Effect of the calcination temperature on the characteristics of Ni/Fe-oxide electrocatalysts for application in anion exchange membrane electrolysers

Abstract

Nickel–iron-oxide catalysts were synthesized by a liquid-phase method, through the oxalate route, and used, as anodes, in an anion exchange membrane electrolyzer. The effect of the heating treatments (performed at 350 °C, 450 °C, and 550 °C) on the structure, composition, particle size, and catalytic activity was analyzed. The morphological features were investigated by transmission electron microscopy (TEM), showing an increased particle size for the catalysts treated at higher temperatures (from ≈4 nm at 350 °C to ≈10 nm at 550 °C).
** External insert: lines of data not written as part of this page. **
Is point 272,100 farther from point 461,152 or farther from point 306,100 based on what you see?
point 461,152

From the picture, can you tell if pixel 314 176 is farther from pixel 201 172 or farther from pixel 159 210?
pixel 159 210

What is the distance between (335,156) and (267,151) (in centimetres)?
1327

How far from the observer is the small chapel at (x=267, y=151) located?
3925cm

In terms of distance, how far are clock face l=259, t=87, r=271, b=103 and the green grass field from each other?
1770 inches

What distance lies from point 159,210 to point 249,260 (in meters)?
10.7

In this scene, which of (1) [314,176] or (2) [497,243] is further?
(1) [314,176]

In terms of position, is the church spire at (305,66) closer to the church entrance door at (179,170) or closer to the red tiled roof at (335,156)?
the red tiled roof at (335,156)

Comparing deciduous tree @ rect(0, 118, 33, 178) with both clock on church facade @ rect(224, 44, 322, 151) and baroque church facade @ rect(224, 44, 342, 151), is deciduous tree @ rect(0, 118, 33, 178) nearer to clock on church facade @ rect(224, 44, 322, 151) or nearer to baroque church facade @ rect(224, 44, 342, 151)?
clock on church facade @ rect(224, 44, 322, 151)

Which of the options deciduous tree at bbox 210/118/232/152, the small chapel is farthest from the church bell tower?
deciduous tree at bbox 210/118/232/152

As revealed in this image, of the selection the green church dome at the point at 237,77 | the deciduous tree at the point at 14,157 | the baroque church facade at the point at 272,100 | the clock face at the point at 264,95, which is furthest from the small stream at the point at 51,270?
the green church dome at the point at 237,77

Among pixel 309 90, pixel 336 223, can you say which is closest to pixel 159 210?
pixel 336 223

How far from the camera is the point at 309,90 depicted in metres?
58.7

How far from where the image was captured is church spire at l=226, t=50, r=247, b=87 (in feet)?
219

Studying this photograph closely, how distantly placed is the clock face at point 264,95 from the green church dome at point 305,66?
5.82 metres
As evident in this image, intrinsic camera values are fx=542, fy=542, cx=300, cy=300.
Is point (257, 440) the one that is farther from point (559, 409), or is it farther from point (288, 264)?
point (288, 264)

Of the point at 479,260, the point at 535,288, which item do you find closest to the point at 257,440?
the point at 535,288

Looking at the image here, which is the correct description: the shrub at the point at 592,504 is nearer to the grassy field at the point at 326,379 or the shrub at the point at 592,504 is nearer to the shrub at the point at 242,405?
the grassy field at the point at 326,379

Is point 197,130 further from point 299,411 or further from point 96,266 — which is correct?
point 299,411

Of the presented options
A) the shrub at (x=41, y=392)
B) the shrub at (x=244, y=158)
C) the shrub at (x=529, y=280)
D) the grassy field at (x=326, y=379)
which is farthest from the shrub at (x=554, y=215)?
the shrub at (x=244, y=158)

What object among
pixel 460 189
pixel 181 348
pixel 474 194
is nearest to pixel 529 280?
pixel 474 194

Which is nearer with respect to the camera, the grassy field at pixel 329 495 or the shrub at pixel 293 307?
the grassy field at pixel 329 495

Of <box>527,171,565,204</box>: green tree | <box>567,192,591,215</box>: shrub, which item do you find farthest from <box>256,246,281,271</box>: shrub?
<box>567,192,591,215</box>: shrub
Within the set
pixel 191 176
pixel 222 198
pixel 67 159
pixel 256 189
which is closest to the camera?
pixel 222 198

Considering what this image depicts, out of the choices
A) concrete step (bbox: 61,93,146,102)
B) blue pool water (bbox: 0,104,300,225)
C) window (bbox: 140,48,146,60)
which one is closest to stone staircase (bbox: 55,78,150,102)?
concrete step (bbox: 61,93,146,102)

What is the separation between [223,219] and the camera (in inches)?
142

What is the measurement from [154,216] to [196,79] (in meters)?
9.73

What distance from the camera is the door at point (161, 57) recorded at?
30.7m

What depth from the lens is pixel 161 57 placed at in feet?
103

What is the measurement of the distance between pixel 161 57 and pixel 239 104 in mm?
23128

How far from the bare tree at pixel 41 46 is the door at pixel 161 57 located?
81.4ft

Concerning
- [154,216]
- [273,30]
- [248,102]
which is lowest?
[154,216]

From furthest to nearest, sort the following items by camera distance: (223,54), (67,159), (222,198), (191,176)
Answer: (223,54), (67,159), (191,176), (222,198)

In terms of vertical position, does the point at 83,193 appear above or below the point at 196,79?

The structure and surface composition were evaluated by X-ray diffraction analysis (XRD) and X-ray photoelectron spectroscopy (XPS), respectively. The electrochemical characterization was performed in a 5 cm² single-cell setup. The highest performance was obtained with the sample treated at 450 °C, reaching current density values equal to 3.25 A cm⁻² at 2.2 V. The catalysts' behavior was also compared, under the same conditions, with NiO and IrO₂ commercial catalysts, demonstrating a higher activity of this class of compounds. The time-stability test of ca. 100 h showed a more constant behavior for the catalyst treated at 350 °C.

Keywords: Electrolyser; Nickel–iron oxides; Anion exchange membrane; Oxygen evolution reaction; Calcination temperature.